INSTRUCTIONS FOR THE TASK
Please copy the records below word for word, keeping every line and its order unchanged.

_ _ _ _ _

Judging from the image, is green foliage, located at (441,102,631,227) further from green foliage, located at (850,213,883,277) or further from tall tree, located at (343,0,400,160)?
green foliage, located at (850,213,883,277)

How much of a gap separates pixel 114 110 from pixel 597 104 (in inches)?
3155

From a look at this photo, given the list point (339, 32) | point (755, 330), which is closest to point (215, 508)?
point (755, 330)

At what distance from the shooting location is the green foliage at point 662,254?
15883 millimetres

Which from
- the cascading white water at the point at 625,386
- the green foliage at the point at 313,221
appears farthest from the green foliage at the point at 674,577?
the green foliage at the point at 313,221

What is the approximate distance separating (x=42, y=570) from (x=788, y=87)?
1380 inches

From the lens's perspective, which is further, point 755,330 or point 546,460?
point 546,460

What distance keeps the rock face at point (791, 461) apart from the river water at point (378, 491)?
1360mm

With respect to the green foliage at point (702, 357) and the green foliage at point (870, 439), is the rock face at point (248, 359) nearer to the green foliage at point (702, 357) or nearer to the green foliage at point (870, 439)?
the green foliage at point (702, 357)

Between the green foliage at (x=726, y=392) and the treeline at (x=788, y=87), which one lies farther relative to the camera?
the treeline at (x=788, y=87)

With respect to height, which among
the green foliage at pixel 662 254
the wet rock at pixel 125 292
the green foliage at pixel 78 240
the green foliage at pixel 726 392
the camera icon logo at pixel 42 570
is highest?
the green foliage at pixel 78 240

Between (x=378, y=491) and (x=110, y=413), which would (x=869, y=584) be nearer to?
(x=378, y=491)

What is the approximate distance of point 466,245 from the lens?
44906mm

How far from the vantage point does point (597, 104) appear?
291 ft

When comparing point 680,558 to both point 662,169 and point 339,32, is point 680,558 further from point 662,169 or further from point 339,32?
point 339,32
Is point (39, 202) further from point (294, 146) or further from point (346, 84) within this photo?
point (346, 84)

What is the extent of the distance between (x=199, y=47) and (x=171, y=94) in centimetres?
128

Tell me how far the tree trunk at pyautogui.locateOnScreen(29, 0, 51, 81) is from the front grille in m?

_ _ _ _ _

TASK RESULT
Judging from the image, is green foliage, located at (441,102,631,227) further from green foliage, located at (850,213,883,277) or further from tall tree, located at (343,0,400,160)?
green foliage, located at (850,213,883,277)

How much of a gap separates pixel 114 110 from pixel 597 104 (in inches)?
3155

From a look at this photo, given the list point (339, 32) | point (755, 330), which is closest to point (215, 508)?
point (755, 330)

At what distance from the shooting location is the green foliage at point 662,254?
15883 millimetres

Which from
- the cascading white water at the point at 625,386
- the green foliage at the point at 313,221
appears farthest from the green foliage at the point at 674,577?
the green foliage at the point at 313,221

What is the approximate distance separating (x=42, y=570) from (x=788, y=87)?
1380 inches

From the lens's perspective, which is further, point 755,330 or point 546,460?
point 546,460

What distance keeps the rock face at point (791, 461) apart from the river water at point (378, 491)?
1360mm

With respect to the green foliage at point (702, 357) and the green foliage at point (870, 439), is the rock face at point (248, 359) nearer to the green foliage at point (702, 357) or nearer to the green foliage at point (870, 439)?
the green foliage at point (702, 357)

Between the green foliage at (x=726, y=392) and the treeline at (x=788, y=87), which one lies farther relative to the camera?
the treeline at (x=788, y=87)

With respect to height, which among
the green foliage at pixel 662 254
the wet rock at pixel 125 292
the green foliage at pixel 78 240
the green foliage at pixel 726 392
the camera icon logo at pixel 42 570
is highest?
the green foliage at pixel 78 240

Between (x=378, y=491) and (x=110, y=413), which would (x=869, y=584) be nearer to?
(x=378, y=491)

What is the approximate distance of point 466,245 from the lens?
44906mm

How far from the vantage point does point (597, 104) appear?
291 ft

When comparing point 680,558 to both point 662,169 and point 339,32, is point 680,558 further from point 662,169 or further from point 339,32?
point 339,32
Is point (39, 202) further from point (294, 146) or further from point (346, 84) within this photo?
point (346, 84)

What is the extent of the distance between (x=199, y=47) and (x=171, y=94) in centimetres?
128

Tell me how far the tree trunk at pyautogui.locateOnScreen(29, 0, 51, 81) is from the front grille in m?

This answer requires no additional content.